> _ESERCIZIO BREVE A_
Secondo la sezione del documento, in quale anno fu introdotto il divieto di licenziare chi aspetta un figlio?

> _SEZIONE DEL DOCUMENTO_
È sicuramente una storia positiva, ma non è, o non dovrebbe essere, una notizia. Innanzitutto, in Italia il Decreto legislativo n. 198/2006, noto come Codice delle pari opportunità, vieta “qualsiasi  discriminazione per quanto riguarda l'accesso al lavoro” sulla base del sesso e precisa che la discriminazione viene attuata anche “attraverso il riferimento allo stato […] di gravidanza”. Ciò significa in altre parole che è illegale decidere di non assumere una donna solo per il fatto che è incinta. Si tratta di una legge che affonda le proprie radici in una delle prime e più importanti conquiste sindacali del dopoguerra per le donne: il divieto di licenziare chi aspetta un figlio, introdotto nel 1950 e rafforzato nel 1963 con il divieto di licenziamento delle lavoratrici per causa di matrimonio, in un’epoca in cui la celebrazione delle nozze equivaleva a una gravidanza imminente.

Inoltre, va anche precisato che Granai non era tenuta a “confessare” – questo il verbo scelto in molti articoli – la gravidanza. Non solo perché, come ha detto anche lei stessa, poteva benissimo comunicarlo dopo l’assunzione (e in tal caso, sempre a norma di legge, non avrebbe potuto essere licenziata), ma anche perché un’eventuale gravidanza non dovrebbe essere mai tema di un colloquio di lavoro. Non c’è nulla di male nel fatto che Terreni e Granai abbiano voluto parlare pubblicamente di un rapporto di lavoro iniziato in ottimi termini, ma la copertura mediatica che sta ricevendo in queste ore è sproporzionata rispetto alla sua ordinarietà. Non perché queste cose accadano di frequente, ma perché dovrebbe essere del tutto normale che un datore di lavoro rispetti la legge e sia corretto nei confronti di lavoratrici e lavoratori o aspiranti tali.

> _DATI FORNITI_

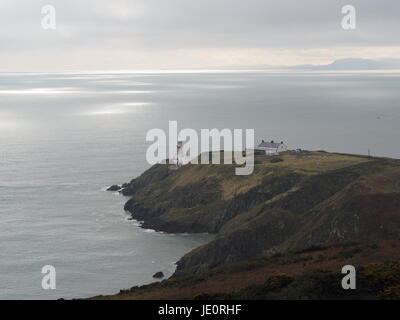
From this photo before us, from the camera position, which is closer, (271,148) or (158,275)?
(158,275)

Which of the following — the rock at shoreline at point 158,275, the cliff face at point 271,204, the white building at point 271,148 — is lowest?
the rock at shoreline at point 158,275

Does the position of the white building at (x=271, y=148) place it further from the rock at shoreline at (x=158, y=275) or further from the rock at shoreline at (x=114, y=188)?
the rock at shoreline at (x=158, y=275)

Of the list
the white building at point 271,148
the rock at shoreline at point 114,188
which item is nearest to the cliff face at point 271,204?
the rock at shoreline at point 114,188

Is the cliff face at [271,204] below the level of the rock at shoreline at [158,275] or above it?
above

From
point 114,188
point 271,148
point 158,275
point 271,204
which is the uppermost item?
point 271,148

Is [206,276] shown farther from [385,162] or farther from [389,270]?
[385,162]

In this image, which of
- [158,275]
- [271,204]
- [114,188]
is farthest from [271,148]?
[158,275]

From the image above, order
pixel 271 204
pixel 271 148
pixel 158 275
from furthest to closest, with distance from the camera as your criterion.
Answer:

> _ESERCIZIO BREVE B_
Individua e copia ogni riga che contiene la parola "above". Tieni conto di maiuscole e minuscole.

> _RISPOSTA CORRETTA A_
Nel 1950.

> _RISPOSTA CORRETTA B_
Is the cliff face at [271,204] below the level of the rock at shoreline at [158,275] or above it?
above
From the image above, order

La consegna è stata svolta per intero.